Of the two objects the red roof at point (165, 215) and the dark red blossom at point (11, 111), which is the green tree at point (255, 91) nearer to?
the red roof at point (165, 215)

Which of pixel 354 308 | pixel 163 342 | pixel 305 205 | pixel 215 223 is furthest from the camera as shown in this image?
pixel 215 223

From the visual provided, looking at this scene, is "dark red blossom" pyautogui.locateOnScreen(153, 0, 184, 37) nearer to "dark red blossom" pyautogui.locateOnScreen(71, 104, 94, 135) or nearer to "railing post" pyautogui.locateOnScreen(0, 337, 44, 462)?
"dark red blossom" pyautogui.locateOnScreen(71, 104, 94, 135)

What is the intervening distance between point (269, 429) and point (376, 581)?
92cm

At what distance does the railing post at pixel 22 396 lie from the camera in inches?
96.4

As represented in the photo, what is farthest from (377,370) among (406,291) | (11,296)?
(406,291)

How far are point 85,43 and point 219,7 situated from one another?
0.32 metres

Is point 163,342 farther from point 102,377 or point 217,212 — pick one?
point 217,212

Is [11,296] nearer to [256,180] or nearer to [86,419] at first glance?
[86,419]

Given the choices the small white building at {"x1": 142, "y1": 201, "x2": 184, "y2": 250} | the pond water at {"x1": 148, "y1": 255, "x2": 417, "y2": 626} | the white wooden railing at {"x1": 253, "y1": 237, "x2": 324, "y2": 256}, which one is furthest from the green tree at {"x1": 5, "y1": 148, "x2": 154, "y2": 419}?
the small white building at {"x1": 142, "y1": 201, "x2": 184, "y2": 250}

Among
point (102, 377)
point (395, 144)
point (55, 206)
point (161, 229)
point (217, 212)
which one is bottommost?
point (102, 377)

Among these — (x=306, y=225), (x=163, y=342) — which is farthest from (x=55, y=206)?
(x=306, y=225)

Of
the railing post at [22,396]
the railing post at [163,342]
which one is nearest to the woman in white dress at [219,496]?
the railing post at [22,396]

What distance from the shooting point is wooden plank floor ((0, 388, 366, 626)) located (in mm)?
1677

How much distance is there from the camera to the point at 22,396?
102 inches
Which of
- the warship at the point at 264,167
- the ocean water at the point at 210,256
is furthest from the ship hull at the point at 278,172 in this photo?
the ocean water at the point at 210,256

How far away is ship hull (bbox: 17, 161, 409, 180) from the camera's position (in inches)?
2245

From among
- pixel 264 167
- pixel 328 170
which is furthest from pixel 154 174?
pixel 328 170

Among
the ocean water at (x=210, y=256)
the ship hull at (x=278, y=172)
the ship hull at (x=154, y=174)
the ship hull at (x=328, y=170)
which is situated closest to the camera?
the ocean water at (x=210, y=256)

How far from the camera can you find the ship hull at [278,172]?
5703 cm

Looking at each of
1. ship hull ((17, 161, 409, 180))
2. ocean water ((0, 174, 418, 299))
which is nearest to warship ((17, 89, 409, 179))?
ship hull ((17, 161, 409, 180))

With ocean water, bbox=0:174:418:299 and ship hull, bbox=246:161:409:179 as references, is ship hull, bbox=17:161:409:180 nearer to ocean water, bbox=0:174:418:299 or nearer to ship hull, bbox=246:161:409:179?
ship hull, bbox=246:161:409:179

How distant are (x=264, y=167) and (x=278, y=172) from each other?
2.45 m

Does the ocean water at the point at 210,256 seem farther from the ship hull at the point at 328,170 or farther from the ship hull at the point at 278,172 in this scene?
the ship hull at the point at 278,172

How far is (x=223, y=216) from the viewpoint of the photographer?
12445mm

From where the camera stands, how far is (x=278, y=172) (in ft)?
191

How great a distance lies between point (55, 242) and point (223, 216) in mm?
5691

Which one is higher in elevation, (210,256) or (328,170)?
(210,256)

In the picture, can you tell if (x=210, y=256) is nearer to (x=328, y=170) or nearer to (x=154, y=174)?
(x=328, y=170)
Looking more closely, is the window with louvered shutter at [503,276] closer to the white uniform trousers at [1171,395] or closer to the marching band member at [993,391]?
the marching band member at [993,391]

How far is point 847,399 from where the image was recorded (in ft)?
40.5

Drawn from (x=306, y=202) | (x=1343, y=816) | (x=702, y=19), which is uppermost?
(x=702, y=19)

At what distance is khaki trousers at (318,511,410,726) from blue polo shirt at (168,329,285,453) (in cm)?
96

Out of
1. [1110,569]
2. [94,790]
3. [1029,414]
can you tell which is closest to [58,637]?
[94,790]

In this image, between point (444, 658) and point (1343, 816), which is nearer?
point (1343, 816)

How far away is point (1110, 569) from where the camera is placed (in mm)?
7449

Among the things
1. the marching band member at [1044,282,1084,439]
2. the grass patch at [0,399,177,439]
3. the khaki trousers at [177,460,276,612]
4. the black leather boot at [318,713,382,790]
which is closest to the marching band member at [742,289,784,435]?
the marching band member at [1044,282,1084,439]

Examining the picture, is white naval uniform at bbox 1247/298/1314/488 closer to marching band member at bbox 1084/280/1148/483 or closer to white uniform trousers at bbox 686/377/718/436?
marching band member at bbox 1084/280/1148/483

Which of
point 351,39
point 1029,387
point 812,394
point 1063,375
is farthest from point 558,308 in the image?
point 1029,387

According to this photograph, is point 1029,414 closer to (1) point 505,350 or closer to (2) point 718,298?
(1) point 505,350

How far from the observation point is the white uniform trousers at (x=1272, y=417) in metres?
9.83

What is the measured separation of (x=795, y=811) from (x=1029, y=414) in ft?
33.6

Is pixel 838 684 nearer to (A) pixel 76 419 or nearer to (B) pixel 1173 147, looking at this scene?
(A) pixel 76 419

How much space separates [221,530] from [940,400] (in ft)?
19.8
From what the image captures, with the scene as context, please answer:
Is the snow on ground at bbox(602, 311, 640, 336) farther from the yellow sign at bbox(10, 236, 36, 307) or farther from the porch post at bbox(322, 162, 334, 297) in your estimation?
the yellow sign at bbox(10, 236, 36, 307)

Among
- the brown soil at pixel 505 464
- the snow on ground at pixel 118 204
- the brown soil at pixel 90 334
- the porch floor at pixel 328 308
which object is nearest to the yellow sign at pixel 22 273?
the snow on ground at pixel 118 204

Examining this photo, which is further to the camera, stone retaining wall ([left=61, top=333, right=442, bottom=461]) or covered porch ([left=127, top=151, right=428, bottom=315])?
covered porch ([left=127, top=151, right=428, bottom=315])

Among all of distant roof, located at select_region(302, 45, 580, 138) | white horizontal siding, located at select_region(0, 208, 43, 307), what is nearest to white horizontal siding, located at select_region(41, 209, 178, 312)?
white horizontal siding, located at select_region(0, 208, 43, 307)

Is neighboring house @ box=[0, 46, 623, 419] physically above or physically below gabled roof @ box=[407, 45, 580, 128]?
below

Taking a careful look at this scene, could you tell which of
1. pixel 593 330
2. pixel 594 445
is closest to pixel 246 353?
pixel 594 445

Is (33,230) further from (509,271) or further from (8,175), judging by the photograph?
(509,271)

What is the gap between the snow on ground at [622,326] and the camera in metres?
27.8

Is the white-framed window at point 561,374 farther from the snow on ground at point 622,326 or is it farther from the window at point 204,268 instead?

* SET EXERCISE *
What needs duplicating is the run of lines from the one containing "Among all of" through the last line of the entries above, exact and complete.

* TASK RESULT *
Among all of distant roof, located at select_region(302, 45, 580, 138) | white horizontal siding, located at select_region(0, 208, 43, 307), what is nearest to white horizontal siding, located at select_region(41, 209, 178, 312)?
white horizontal siding, located at select_region(0, 208, 43, 307)

Is neighboring house @ box=[0, 46, 623, 419] physically above or physically below gabled roof @ box=[407, 45, 580, 128]?
below

Taking a careful look at this scene, could you tell which of
1. pixel 593 330
2. pixel 594 445
is closest to pixel 246 353?
pixel 594 445

Is (33,230) further from (509,271) or further from (8,175), judging by the photograph?
(509,271)

What is the gap between the snow on ground at [622,326] and the camera in metres?
27.8

Is the white-framed window at point 561,374 farther from the snow on ground at point 622,326 or is it farther from the window at point 204,268 instead?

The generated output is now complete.